Пока наступление продолжалось, все шло хорошо. Во всяком случае, так могло показаться. «Давно жданный момент наступил. Армии свободной страны перешли в наступление. И первый день наступления принес революционной России ее первую победу на фронте», – убеждала передовица «Утра России», написанная Вышеславцевым. Разумеется, главным героем был Керенский: «Армия поняла своего министра и поверила ему. Министр проник в народную душу русского солдата и уверовал в нее»26. 22 июня (5 июля) в Петрограде вновь прошла гигантская демонстрация в поддержку наступления. Ее участники несли транспаранты с призывами довести войну до победы и портреты Керенского. Военная лига заказала торжественный молебен в Казанском соборе, площадь перед которым была битком забита

людьми27.

Знаток солдатских душ тем временем продолжал ездить по фронту, призывая идти вперед, передавая армии многочисленные приветствия из тыла, в том числе и от Всероссийского съезда рабочих и солдатских депутатов и Исполкома крестьянских депутатов. Все они призывали сохранять дисциплину и двигаться вперед. Самого «главноуговаривающего» все еще встречали и провожали аплодисментами28. Успех наступления казался естественным. «Ведь это революционная страна побеждает императорский произвол, – сообщал в статье «Русский инвалид». – Ведь это красные знамена повергают к земле черного орла… Германцы должны, наконец, понять, что надежды на бессилие русской революции были преждевременны и наивны. Им остается один путь. Путь воздействия на свое правительство, путь принуждения правящих классов к миру без аннексий и контрибуций»29.

«6 и 7 июля русское наступление против 3-й австро-венгерской армии южнее Днестра увенчалось полным успехом. Австро-венгерские войска подались назад, – отмечал Людендорф, – только что прибывшая свежая германская дивизия пыталась остановить отступление, но была увлечена общим потоком. Русские продвинулись до Ломницы и заняли Калуш. Положение главнокомандующего востоком было критическое»30. Оно только ухудшилось, когда 25 июня (8 июля) в лесистых Карпатах начала наступление 8-я армия Корнилова. Под Станиславовым фронт был прорван на участке шириной в 25 верст31.

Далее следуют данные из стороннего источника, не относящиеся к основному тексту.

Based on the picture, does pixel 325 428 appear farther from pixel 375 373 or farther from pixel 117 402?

Командование армии было вынуждено потратить немало времени и сил на то, чтобы подготовить этот удар. Начальник штаба армии вспоминал: «Помимо естественной перегруппировки войск в армии и разработки плана операции приходилось заниматься уговариванием войсковых частей, чтобы добиться их согласия принять участие в предполагаемом наступлении. Уговаривали все от младших начальников до командующего армией включительно»32. Уже в первый же день прорыва Корнилов сообщил о значительных успехах: в плен попало свыше 6 тыс. пленных, было захвачено свыше 20 орудий33. Германо-австрийская пропаганда обращалась к русской армии с энергичными призывами к миру, уверяя их в том, что наступление нигде не имело успеха. Эти призывы сопровождались обвинениями: «Наступление русской армии является преступлением против человечества и в особенности против России, учитывая неоднократно выраженную нами готовность к заключению мира»34.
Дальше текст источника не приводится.